In the long run, P&J’s question is: How bad or obvious did things have to get before the media, or even upright people around both Gordo and Hill, pulled those two charlatans’ masks off in public? Fox was always dodgy, and a creep to boot. Hillary has all the charm of a cobra, is always on the defensive, and may be even oilier than her husband, which deserves some applause, since Bubba’s “I did not have sex with that woman” and “What is ‘is’?” set the bar extremely high in the unctuous and duplicitous categories.

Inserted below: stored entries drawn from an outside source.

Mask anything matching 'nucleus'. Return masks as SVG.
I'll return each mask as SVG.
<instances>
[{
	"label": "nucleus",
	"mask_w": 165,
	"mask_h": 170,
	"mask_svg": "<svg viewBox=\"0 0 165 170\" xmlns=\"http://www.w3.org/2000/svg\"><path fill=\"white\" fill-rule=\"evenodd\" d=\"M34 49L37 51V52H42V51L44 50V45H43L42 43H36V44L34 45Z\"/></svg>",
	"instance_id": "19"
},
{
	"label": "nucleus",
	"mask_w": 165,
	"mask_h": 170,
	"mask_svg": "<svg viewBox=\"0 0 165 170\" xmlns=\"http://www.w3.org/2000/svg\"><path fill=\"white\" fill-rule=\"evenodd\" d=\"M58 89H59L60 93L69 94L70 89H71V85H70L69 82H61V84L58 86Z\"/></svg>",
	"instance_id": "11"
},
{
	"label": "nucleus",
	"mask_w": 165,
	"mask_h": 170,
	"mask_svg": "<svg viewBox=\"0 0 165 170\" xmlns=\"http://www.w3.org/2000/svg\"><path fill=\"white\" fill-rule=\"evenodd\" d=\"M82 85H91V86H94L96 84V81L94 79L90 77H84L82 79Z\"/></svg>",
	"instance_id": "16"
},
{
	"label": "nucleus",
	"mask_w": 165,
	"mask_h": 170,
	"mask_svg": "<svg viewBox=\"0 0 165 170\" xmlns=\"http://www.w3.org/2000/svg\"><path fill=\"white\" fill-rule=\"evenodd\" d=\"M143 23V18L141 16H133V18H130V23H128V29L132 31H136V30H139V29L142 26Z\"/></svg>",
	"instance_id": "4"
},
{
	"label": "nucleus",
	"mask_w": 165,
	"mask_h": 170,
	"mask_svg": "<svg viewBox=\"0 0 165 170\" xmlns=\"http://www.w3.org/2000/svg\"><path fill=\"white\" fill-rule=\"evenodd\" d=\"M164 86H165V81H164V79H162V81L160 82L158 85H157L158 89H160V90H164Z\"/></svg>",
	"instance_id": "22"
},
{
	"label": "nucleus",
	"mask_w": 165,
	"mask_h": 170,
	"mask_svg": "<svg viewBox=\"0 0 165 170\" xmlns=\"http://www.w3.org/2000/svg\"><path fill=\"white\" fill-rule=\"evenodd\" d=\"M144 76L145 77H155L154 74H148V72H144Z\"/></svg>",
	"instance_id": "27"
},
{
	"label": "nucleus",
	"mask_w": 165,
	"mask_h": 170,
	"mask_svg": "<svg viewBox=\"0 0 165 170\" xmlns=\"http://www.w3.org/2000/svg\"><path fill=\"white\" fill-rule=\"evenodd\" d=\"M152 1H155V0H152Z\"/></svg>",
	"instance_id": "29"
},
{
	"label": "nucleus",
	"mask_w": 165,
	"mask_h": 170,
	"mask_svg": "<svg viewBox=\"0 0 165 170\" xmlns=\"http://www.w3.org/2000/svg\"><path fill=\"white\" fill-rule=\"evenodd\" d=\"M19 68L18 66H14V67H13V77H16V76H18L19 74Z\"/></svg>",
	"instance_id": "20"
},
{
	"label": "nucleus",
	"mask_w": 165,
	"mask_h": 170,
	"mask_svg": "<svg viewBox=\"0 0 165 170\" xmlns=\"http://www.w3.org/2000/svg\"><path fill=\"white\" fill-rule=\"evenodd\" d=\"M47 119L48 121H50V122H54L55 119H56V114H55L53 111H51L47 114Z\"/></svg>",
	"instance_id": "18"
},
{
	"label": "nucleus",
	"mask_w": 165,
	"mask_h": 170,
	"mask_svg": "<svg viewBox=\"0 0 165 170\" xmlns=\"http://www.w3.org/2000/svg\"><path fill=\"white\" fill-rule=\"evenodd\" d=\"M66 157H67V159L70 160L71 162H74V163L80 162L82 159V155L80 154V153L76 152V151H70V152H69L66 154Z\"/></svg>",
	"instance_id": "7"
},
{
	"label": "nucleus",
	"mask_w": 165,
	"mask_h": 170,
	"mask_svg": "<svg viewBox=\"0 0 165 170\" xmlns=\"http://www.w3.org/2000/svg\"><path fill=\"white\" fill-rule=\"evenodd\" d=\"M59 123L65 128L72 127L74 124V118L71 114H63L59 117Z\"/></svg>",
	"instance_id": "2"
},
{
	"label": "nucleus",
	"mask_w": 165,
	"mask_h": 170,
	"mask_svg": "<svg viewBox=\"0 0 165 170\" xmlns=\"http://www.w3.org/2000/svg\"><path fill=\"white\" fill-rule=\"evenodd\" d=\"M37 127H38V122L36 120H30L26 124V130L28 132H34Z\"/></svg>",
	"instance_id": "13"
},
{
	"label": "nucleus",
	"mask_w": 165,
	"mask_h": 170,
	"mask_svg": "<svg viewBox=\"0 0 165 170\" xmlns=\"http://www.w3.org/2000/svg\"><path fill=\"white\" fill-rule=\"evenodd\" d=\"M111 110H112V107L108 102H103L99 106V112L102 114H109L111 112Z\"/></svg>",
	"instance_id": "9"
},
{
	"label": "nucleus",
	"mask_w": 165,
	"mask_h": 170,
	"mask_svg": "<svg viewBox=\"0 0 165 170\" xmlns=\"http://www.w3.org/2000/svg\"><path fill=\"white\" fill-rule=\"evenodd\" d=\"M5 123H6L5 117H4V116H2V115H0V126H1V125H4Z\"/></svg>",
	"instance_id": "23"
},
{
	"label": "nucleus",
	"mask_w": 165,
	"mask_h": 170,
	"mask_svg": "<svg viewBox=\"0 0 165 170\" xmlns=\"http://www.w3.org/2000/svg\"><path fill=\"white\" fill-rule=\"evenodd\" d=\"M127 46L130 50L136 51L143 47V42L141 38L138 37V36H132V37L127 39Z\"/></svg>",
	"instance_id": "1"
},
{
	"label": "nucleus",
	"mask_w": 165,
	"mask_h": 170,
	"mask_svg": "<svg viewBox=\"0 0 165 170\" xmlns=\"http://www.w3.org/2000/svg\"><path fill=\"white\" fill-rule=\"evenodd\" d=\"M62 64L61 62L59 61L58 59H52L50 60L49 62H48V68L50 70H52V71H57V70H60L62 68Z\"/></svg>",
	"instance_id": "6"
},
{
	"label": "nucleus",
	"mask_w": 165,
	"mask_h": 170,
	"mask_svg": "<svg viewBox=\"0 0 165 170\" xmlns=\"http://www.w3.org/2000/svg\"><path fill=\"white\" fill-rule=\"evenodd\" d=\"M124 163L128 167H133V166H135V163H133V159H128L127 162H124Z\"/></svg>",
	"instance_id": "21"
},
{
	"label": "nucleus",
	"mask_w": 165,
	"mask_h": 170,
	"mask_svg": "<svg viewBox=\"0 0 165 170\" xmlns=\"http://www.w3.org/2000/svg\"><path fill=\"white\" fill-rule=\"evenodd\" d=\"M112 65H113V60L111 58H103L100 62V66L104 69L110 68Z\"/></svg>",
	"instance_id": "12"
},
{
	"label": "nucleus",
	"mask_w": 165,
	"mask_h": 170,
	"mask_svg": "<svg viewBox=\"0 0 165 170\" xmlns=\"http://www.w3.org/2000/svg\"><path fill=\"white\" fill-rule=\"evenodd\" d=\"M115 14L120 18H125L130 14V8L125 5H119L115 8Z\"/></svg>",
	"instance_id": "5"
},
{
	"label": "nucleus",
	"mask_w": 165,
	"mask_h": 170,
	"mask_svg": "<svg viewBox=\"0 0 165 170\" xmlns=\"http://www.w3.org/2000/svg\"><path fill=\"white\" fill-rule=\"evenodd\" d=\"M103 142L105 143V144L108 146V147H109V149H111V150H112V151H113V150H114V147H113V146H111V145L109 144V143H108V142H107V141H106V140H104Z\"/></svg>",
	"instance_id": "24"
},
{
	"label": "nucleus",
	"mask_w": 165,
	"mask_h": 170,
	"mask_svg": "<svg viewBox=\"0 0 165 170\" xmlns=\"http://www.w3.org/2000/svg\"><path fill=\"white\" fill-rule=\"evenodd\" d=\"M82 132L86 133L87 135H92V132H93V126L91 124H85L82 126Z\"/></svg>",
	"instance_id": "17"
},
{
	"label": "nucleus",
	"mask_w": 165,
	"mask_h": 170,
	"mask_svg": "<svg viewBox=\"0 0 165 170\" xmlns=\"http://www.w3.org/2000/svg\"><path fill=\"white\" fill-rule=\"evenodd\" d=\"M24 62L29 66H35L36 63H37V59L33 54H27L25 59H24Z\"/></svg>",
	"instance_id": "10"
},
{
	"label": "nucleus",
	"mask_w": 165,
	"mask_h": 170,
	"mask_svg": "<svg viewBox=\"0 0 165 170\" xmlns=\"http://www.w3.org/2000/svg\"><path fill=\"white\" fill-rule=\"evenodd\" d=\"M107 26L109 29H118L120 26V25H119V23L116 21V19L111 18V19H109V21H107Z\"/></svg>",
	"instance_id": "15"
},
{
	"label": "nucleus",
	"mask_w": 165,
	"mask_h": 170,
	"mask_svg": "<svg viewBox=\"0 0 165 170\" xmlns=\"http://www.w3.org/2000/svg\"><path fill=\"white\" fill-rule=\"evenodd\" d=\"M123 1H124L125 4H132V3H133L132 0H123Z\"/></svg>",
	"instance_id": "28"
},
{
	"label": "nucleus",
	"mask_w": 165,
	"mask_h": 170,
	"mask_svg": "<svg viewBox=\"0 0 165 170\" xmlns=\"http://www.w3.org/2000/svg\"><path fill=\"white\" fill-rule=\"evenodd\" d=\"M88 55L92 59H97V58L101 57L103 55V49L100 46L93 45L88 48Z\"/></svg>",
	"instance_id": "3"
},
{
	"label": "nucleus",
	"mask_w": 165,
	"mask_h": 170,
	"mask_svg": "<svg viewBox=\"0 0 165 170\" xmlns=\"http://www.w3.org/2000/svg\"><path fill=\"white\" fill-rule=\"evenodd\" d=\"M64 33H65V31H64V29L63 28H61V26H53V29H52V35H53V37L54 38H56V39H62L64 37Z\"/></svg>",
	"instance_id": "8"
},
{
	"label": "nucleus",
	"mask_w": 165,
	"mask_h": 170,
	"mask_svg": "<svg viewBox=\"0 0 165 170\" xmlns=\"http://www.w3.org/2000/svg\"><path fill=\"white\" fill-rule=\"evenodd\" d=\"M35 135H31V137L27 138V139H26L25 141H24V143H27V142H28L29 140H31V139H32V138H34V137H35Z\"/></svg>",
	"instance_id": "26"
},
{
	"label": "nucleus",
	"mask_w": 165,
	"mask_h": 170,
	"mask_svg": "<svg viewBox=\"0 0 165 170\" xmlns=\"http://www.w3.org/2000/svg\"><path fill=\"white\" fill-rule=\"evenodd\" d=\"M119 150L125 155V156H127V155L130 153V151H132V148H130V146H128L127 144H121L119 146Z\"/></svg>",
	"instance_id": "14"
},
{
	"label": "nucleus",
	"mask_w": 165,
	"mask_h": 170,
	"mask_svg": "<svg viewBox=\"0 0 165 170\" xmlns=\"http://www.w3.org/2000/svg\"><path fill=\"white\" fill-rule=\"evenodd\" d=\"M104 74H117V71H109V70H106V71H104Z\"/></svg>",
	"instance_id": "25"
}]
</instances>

Gordo is already in tears, and no doubt considering which Tiffany accessories he should bring to the can. We can’t imagine Hillary ever crying, unless she intentionally slices an onion into her hankie and holds it under her eyes, but wethinks those “contributions” may contribute to her downfall somewhere down the road.
Dan Von Bargen
Indeed he was. A beloved member of the extended Trinity Repertory Company, Dan was a mainstay in many stage productions at Trinity. He was probably best known by the general public as “Mr. Kruger,” George Costanza’s boss on Seinfeld. He performed in many films and had a starring role in the little-seen but powerful film Lord of Illusions and a major part in the local cult classic, Jim Wolpaw’s Complex World.